An den Seiten erzählen Hausrat, Kleidung und ein wüstes Allerlei eine andere Geschichte. Der ungarische Filmemacher Béla Tarr, dessen Opus magnum „Sátántangó“ (1994) zu den Meisterwerken der neueren Filmgeschichte zählt, verwirklichte im Auftrag der Wiener Festwochen ein herausragendes Projekt, das, formal an der Schnittstelle zwischen Film, Performance und Installation angesiedelt, die Kehrseite der heilen kapitalistischen Welt zeigt.
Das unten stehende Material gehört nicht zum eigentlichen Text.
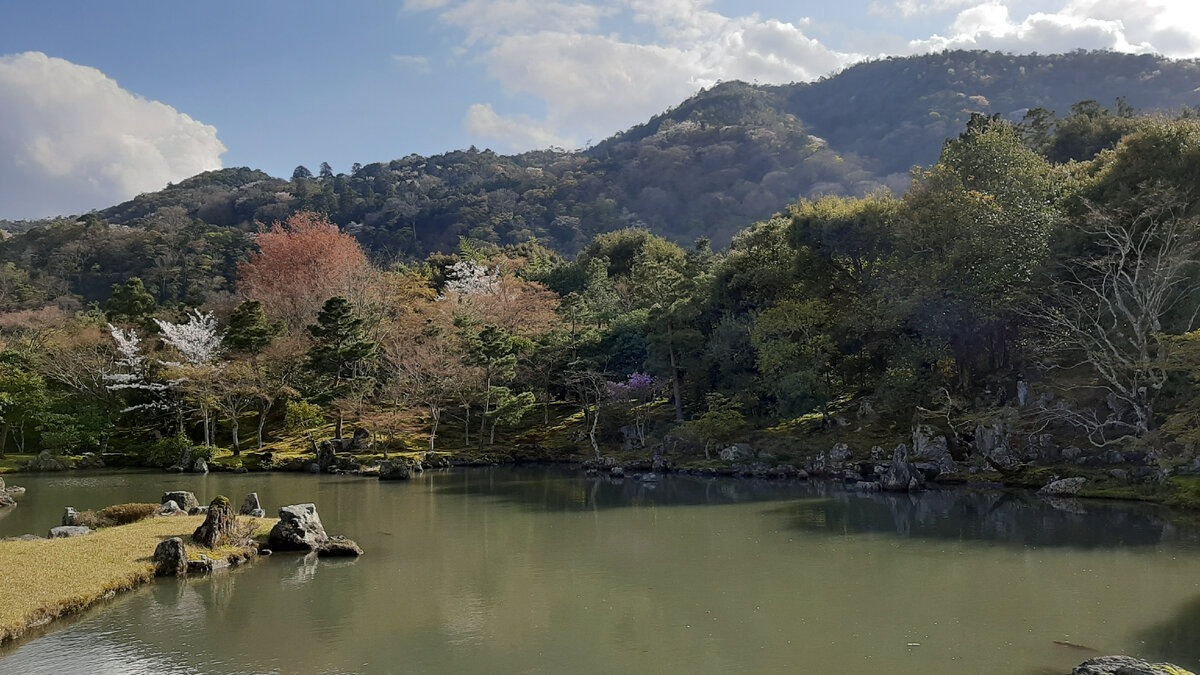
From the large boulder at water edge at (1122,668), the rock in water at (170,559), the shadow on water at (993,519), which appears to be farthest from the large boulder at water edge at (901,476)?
the rock in water at (170,559)

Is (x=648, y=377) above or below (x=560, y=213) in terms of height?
below

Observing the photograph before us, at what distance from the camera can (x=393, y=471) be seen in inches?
1120

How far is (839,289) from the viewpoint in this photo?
3178 cm

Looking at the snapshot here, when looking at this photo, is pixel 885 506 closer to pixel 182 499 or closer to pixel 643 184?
pixel 182 499

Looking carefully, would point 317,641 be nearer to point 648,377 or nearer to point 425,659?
point 425,659

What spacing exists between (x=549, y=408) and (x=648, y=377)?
8.03 metres

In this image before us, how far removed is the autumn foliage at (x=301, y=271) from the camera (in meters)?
42.8

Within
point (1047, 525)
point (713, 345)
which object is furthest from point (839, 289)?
point (1047, 525)

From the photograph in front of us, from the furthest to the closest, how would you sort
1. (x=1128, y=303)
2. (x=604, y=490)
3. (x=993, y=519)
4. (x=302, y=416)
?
(x=302, y=416) < (x=604, y=490) < (x=1128, y=303) < (x=993, y=519)

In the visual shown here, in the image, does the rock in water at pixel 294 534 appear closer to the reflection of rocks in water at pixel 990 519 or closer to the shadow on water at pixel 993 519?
the shadow on water at pixel 993 519

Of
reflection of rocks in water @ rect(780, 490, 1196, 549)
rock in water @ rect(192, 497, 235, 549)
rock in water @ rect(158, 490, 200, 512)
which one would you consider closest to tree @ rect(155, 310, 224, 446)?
rock in water @ rect(158, 490, 200, 512)

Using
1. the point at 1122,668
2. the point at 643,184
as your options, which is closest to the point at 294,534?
the point at 1122,668

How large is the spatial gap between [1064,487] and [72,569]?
23558mm

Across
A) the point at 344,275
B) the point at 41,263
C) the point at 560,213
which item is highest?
the point at 560,213
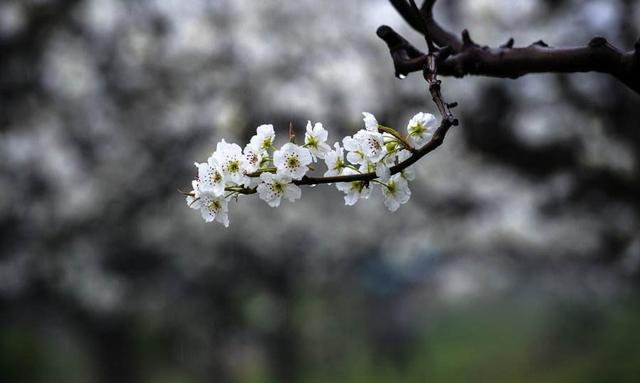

Gerät man doch, als der Vorhang sich öffnet und den Blick auf die große Leinwand freigibt, mitten hinein in prekäre Lebensrealität von in Wien lebenden Obdachlosen, die Tarr über die kommenden 95 Minuten aus der Unsichtbarkeit holt.
„Mein ganzes Werk dreht sich um die Würde des Menschen. Ich versuche stets, diese Würde zu beschützen und zu zeigen, dass jeder das Recht auf ein normales Leben hat“, formulierte der 1955 in Pécs geborene Künstler in einem Interview sein Credo, das in hohem Maß auch auf „Missing People“ zutrifft.
Es sind eindrückliche Geschichten, die in Tarrs ruhigen, von langen Kameraeinstellungen geprägten Schwarz-Weiß-Bildern entstehen. Allein von minimalistischer Musik begleitet, die gelegentlich an Töne von Wagner, immer mehr jedoch an Schuberts Klänge anstößt, erzählen die Gesichter der Menschen vielstimmig, jedoch ohne Worte, von ihrem Leben am Rand.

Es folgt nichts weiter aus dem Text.